Looking Ahead: Identity and Persistence

Anthropic identifies two emerging challenges:

  1. Persistent context as attack surface — Product memory, CLAUDE.md files, and mounted workspaces persist across sessions. An injection that lands in any of these is reloaded each time the agent starts. “Good classifiers on session startup will need to become more commonplace.”

  2. Agent identity — Should an agent have its own principal identity, or act as an extension of the user? Claude Cowork’s answer (per-session scoped-down tokens, credentials kept in the host keychain) works for now, but cross-platform agent identity remains an open problem.

Why This Matters

This post is significant not just for its technical depth but for its transparency. In an industry where security post-mortems are rare and agent safety remains largely theoretical, Anthropic has published concrete incident reports, measured failure rates, and architectural trade-offs that the entire agent ecosystem can learn from.

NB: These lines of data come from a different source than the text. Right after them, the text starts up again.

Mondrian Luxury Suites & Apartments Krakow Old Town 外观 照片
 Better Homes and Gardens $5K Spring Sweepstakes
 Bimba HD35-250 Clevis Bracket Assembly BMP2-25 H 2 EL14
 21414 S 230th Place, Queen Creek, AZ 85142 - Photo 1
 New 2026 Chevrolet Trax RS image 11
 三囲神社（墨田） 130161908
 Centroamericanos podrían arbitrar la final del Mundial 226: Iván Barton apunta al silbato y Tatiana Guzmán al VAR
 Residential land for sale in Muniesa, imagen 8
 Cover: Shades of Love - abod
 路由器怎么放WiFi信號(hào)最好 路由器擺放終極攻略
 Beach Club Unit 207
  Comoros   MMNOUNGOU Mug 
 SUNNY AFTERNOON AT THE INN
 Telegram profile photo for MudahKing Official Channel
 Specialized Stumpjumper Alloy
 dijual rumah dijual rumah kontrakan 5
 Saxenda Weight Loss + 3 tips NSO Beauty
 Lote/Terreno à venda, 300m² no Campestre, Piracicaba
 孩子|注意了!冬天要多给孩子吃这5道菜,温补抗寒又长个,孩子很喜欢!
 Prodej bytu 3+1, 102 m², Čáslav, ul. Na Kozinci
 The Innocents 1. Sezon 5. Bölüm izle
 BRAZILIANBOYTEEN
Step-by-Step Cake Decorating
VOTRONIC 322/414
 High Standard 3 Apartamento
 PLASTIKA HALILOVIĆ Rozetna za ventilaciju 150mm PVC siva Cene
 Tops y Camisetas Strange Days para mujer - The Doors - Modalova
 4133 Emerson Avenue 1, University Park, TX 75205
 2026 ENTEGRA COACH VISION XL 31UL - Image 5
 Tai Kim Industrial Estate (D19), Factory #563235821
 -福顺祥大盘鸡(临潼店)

The post also makes clear that agent security is not a model problem — it’s a systems engineering problem. The most costly failures weren’t about Claude’s alignment; they were about trust dialogs that fired too late, allowlists that were too broad, and phish-resistant users who didn’t exist yet.

As agents move from chat interfaces to autonomous workspaces, the containment patterns Anthropic describes here — ephemeral containers, sandboxed HITL, and sealed VMs — will likely become the industry standard. The failures they experienced along the way are equally instructive.

“Ultimately, while agents may be a new category of software, their system-level interactions are not. They still read files, open sockets, and spawn processes. This makes containment with mature tooling a crucially viable defense.”